# Stated problem A:
In the records, can you rewrite the stretch from the line containing "Of the group" through the line containing "which is bottommost?" with "hillside" replaced by "grassy slope" and everything else left unchanged?

Demystify AB Testing

From statistical hypothesis testing to real world problems

Jan 27, 2023

AB testing

AB testing is one of the most essential part in modern data driven companies. Everyone need it and talk about it, but I find there are many trivial and tricky details that not everyone understand. I will go through the theoretical and pratical parts of AB testing.

Statistical hypothesis testing

A statistical hypothesis test makes an assumption about the outcome, called the null hypothesis. 1

For example, we have a test to improve the CTR of user actions. So normally there will be 2 groups, one for control and the other for test. The null hypethesis is there is no change in user behaviors, the test and control group user action distribution is the same.

In contrast, there is an alternate hypothesis. This means there is a difference between the 2 groups, there maybe CTR gain or loss. In short,

Null hypothesis (H0): there is no difference between the two groups – abtest failed
Alternative hypothesis (HA or H1): there is a difference between the two groups – abtest succeed (Suppose the result is positive)

Please remember all the test result is a statistical distribution, as what we listed below.

P-value

P-value2 is the core idea when we talk about the outcome of an ab test. It’s

the probability of observing the result given that the null hypothesis is true.
how likely it is that your data could have occurred under the null hypothesis.

# Stated problem B:
Can you reproduce the AB testing page above in full, word for word?

# Entries from a dataset:
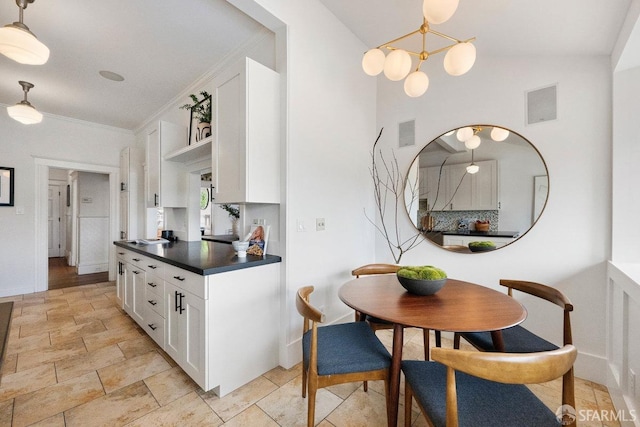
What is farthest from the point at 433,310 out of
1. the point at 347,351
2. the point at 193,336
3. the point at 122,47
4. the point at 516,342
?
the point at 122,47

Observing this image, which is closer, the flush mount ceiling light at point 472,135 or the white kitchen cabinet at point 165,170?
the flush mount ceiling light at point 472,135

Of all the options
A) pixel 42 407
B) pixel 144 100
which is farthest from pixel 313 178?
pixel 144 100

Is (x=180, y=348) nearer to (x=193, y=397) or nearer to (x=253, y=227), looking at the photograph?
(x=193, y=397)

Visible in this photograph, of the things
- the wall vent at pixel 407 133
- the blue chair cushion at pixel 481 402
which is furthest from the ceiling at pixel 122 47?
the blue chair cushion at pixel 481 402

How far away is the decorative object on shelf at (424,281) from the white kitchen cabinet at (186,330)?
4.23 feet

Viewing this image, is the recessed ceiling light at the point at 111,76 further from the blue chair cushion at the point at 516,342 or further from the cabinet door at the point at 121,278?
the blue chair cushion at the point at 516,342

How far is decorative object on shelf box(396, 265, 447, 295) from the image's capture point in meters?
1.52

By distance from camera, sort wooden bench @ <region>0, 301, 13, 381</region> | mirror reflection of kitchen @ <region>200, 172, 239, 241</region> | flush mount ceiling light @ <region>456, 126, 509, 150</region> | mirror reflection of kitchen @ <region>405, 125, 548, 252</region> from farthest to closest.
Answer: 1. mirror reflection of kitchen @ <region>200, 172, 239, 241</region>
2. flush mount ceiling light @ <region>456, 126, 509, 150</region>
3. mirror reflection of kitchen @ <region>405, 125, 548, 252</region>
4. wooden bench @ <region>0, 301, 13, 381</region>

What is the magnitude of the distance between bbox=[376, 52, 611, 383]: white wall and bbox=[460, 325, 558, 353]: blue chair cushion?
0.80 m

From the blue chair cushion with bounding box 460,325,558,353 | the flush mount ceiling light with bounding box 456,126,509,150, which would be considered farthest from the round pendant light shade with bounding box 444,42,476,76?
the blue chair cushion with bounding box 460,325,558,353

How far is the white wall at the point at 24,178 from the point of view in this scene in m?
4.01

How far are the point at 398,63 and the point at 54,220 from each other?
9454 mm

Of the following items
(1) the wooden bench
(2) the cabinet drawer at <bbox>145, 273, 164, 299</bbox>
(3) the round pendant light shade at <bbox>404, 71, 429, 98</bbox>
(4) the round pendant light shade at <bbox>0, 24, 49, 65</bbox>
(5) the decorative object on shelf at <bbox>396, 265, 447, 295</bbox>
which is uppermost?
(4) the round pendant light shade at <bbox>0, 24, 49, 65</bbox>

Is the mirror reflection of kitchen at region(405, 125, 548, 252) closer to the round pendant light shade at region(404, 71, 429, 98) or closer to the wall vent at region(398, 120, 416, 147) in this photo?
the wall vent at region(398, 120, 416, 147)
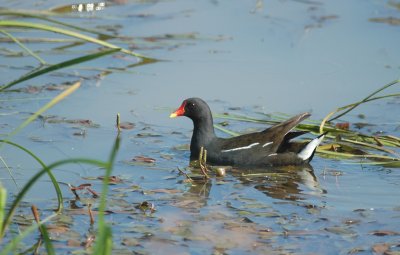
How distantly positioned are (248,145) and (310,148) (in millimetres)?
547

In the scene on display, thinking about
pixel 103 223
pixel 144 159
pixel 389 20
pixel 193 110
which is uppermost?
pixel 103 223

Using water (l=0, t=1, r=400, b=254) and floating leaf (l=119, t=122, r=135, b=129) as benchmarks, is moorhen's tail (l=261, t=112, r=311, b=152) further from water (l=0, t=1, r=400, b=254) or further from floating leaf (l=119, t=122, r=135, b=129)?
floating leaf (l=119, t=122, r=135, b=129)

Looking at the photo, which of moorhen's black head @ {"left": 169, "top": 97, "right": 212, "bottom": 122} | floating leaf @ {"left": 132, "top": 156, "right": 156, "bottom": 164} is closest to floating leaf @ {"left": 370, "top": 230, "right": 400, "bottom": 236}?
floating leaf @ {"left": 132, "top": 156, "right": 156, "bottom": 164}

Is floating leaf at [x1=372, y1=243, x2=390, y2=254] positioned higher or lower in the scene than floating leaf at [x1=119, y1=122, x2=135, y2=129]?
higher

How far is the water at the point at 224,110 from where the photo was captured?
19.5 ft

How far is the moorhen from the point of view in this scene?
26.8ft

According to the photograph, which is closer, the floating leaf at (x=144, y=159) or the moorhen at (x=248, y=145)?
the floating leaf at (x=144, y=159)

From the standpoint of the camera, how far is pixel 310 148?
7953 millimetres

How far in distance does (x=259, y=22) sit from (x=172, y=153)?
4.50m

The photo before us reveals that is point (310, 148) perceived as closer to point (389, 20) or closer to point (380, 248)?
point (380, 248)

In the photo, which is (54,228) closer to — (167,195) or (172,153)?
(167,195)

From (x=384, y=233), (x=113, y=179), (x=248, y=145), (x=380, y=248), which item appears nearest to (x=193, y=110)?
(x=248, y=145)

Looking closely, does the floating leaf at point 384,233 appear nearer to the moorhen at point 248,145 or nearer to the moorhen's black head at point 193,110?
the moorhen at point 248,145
* * *
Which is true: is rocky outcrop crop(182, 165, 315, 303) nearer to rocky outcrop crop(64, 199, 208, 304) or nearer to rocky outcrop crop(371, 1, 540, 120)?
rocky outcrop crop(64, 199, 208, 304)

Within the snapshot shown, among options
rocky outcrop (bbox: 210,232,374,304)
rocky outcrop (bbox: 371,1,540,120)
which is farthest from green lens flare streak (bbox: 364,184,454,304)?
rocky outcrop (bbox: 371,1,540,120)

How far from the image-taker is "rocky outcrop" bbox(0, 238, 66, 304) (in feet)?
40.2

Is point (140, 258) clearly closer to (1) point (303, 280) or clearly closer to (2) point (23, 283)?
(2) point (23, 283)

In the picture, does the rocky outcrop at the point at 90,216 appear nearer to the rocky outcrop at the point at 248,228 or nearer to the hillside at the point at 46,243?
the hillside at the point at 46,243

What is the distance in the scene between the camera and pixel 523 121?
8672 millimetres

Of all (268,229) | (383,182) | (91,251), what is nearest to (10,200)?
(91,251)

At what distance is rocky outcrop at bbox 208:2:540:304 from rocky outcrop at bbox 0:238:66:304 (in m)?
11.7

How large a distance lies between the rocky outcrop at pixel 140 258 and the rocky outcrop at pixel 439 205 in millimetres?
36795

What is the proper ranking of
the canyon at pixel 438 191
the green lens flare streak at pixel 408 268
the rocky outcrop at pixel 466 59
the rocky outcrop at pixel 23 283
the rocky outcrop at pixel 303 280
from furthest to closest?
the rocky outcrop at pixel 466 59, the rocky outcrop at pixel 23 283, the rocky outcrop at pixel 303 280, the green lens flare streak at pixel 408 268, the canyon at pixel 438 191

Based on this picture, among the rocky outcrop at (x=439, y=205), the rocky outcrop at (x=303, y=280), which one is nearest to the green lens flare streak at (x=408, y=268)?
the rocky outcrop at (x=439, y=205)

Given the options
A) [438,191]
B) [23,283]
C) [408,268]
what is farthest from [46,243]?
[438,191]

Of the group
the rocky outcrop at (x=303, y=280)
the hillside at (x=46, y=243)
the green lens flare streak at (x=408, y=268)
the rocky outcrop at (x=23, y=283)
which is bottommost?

# Written answer A:
Of the group
the rocky outcrop at (x=303, y=280)
the grassy slope at (x=46, y=243)
the green lens flare streak at (x=408, y=268)
the rocky outcrop at (x=23, y=283)
which is bottommost?

# Written answer B:
Demystify AB Testing

From statistical hypothesis testing to real world problems

Jan 27, 2023

AB testing

AB testing is one of the most essential part in modern data driven companies. Everyone need it and talk about it, but I find there are many trivial and tricky details that not everyone understand. I will go through the theoretical and pratical parts of AB testing.

Statistical hypothesis testing

A statistical hypothesis test makes an assumption about the outcome, called the null hypothesis. 1

For example, we have a test to improve the CTR of user actions. So normally there will be 2 groups, one for control and the other for test. The null hypethesis is there is no change in user behaviors, the test and control group user action distribution is the same.

In contrast, there is an alternate hypothesis. This means there is a difference between the 2 groups, there maybe CTR gain or loss. In short,

Null hypothesis (H0): there is no difference between the two groups – abtest failed
Alternative hypothesis (HA or H1): there is a difference between the two groups – abtest succeed (Suppose the result is positive)

Please remember all the test result is a statistical distribution, as what we listed below.

P-value

P-value2 is the core idea when we talk about the outcome of an ab test. It’s

the probability of observing the result given that the null hypothesis is true.
how likely it is that your data could have occurred under the null hypothesis.